---
title: "Streaming with Async Generators: Building Real-Time AI Response Pipelines"
description: "Build real-time streaming AI pipelines using Python async generators. Learn yield patterns, consumer chains, and backpressure for delivering LLM tokens to users instantly."
canonical: https://callsphere.ai/blog/streaming-async-generators-real-time-ai-response-pipelines
category: "Learn Agentic AI"
tags: ["Python", "Streaming", "Async Generators", "Real-Time", "AI Agents"]
author: "CallSphere Team"
published: 2026-03-17T00:00:00.000Z
updated: 2026-06-06T04:20:56.125Z
---

# Streaming with Async Generators: Building Real-Time AI Response Pipelines

> Build real-time streaming AI pipelines using Python async generators. Learn yield patterns, consumer chains, and backpressure for delivering LLM tokens to users instantly.

## Why Streaming Matters for AI Agents

Users perceive LLM responses as faster when tokens arrive incrementally. A 3-second response that streams token-by-token from 200ms feels instant. The same response delivered as a single block after 3 seconds feels slow.
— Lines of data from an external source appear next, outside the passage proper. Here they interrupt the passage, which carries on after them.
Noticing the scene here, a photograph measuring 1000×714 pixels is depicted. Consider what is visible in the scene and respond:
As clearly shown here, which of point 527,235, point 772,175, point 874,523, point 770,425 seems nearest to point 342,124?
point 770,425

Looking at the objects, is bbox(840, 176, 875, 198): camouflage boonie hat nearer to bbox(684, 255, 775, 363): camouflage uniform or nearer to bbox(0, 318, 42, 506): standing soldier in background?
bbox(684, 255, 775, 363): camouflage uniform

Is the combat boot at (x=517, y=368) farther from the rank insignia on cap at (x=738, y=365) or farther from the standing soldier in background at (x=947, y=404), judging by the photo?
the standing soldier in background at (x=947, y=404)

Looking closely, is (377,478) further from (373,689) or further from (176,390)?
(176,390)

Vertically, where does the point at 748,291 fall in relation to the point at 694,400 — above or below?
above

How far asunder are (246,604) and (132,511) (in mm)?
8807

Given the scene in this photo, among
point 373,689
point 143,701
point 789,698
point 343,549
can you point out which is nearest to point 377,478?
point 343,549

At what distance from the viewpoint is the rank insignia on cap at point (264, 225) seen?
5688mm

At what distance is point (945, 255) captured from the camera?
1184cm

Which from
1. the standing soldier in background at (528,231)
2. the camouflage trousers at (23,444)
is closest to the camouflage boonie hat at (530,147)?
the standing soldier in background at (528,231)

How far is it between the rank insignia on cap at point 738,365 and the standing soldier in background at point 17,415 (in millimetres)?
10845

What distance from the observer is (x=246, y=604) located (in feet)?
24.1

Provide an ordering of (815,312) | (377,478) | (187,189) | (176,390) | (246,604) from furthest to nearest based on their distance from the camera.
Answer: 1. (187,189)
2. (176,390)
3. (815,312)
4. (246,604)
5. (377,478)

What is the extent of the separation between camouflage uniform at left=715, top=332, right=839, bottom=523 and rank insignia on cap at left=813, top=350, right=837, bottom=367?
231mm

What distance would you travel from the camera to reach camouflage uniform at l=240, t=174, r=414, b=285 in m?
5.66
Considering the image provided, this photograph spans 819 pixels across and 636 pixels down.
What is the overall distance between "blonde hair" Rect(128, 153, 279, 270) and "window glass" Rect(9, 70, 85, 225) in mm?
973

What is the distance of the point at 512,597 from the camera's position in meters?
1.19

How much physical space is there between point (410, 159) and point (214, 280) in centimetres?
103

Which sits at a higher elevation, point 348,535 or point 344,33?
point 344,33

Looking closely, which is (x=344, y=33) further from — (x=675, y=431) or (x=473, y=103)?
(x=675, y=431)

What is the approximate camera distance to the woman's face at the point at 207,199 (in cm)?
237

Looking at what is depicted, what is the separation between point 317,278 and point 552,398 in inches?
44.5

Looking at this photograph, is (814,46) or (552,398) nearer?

Streaming also enables real-time processing pipelines where downstream steps begin working before the LLM finishes generating.

Python async generators provide a natural abstraction for streaming data through processing stages. Each stage yields results as they become available, creating a pipeline where data flows continuously rather than in batch.

## Async Generator Fundamentals

An async generator is a function that uses both `async def` and `yield`. It produces values lazily and asynchronously.

```mermaid
sequenceDiagram
    autonumber
    participant Client
    participant Edge as Edge Worker
    participant LLM as LLM Provider
    participant DB as Logs and Trace
    Client->>Edge: POST /chat (stream=true)
    Edge->>LLM: messages.create(stream=true)
    loop Each token
        LLM-->>Edge: SSE chunk delta
        Edge-->>Client: SSE chunk delta
        Edge->>DB: append token to span
    end
    LLM-->>Edge: stop_reason=end_turn
    Edge-->>Client: event: done
    Edge->>DB: finalize trace
```

```python
import asyncio

async def stream_llm_tokens(prompt: str):
    """Simulate streaming LLM response token by token."""
    tokens = [
        "Async", " generators", " enable", " real-time",
        " streaming", " of", " LLM", " responses",
        " to", " users.", ""
    ]
    for token in tokens:
        await asyncio.sleep(0.1)  # Simulate token generation delay
        yield token

async def main():
    async for token in stream_llm_tokens("Explain streaming"):
        print(token, end="", flush=True)
    print()  # Newline at the end

asyncio.run(main())
```

Each `yield` pauses the generator and delivers a value to the consumer. The generator resumes when the consumer requests the next value via `async for`.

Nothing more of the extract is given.